Hacker News new | ask | show | jobs
by doctorpangloss 1 day ago
look... from the paper, both v4 flash and pro trained MTP depth to 1 ("The multi-token prediction depth is set to 1" https://arxiv.org/pdf/2606.19348v1#subsection.2.1 pg 25). it doesn't predict the next 2 tokens. the verifier is the whole model. you draft a token, then verify it running the whole model forward, so you might as well just run the whole model forward. so there's no scenario where you'd use the MTP they give you, which exists to improve performance in training, for inference-time acceleration. you can do something else. alternatively, by all means, see for yourself. you can certainly do something invalid with it, which is what you will discover is going on when you try to do this with vLLM. make sure to reply with a pirate accent. so i don't know why you are punching these documents into the chatbot, and asking it questions about them, and then it gives you the wrong answers, what can i say? it's just limited.
1 comments

https://developer.nvidia.com/blog/an-introduction-to-specula...

You draft n tokens, and you verify them in a single forward pass.

Here's the vLLM flag:

    --speculative-config '{{"method":"mtp","num_speculative_tokens":2}}'
They may have only trained at a depth of 1, but boy-howdy, does that little MTP head do a pretty good of successfully predicting that second token about 60-80% of the time.

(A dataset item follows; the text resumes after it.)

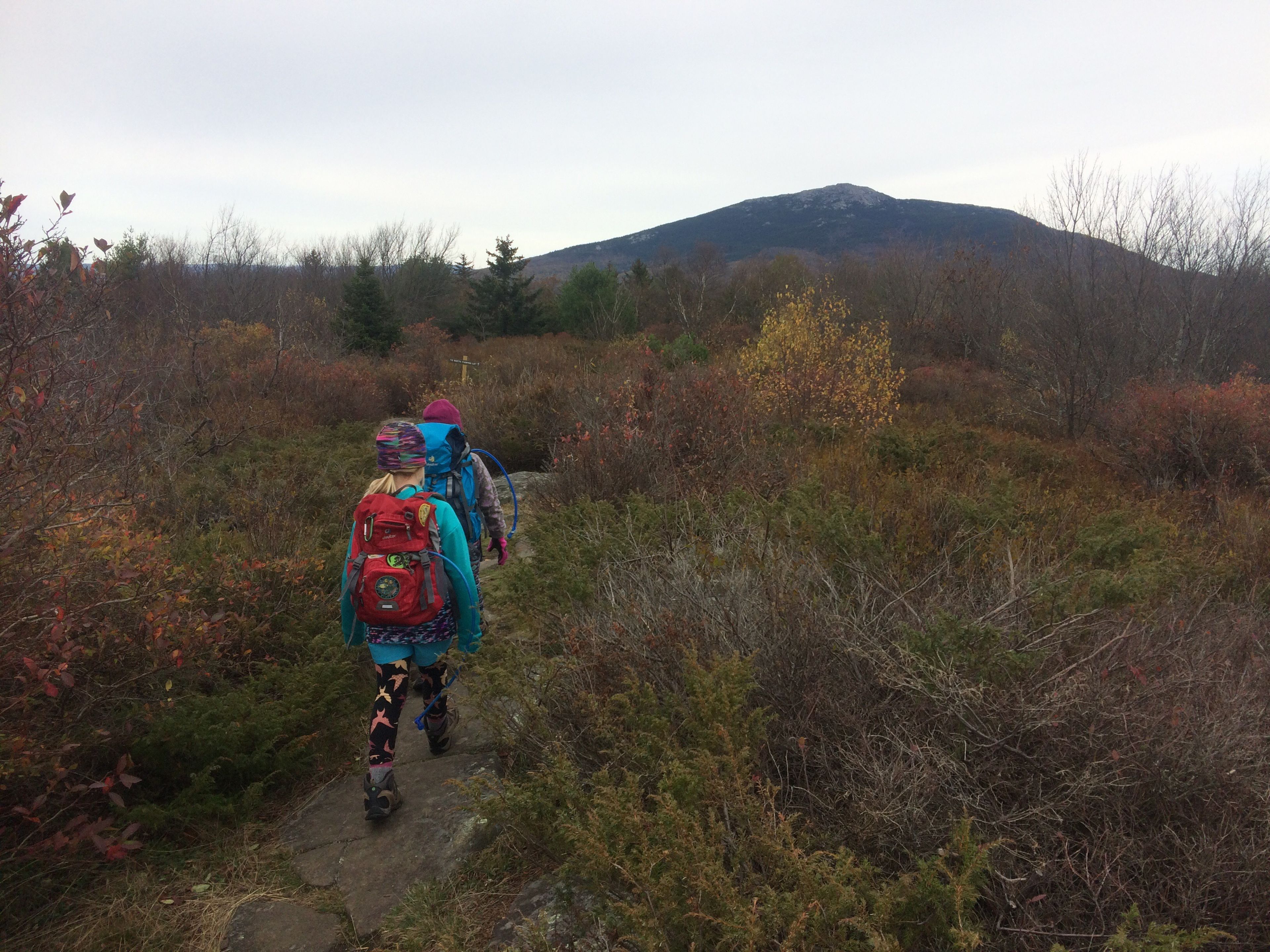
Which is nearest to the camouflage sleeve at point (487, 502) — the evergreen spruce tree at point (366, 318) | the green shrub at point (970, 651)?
the green shrub at point (970, 651)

It works great. I'll keep my increased performance, and

> so i don't know why you are punching these documents into the chatbot, and asking it questions about them, and then it gives you the wrong answers

you keep whatever this is. I posted direct quotes from their papers which say "it speeds up inference" (paraphrasing). I don't feel there is anything I can do to turn this into a good-faith discussion. Beep boop.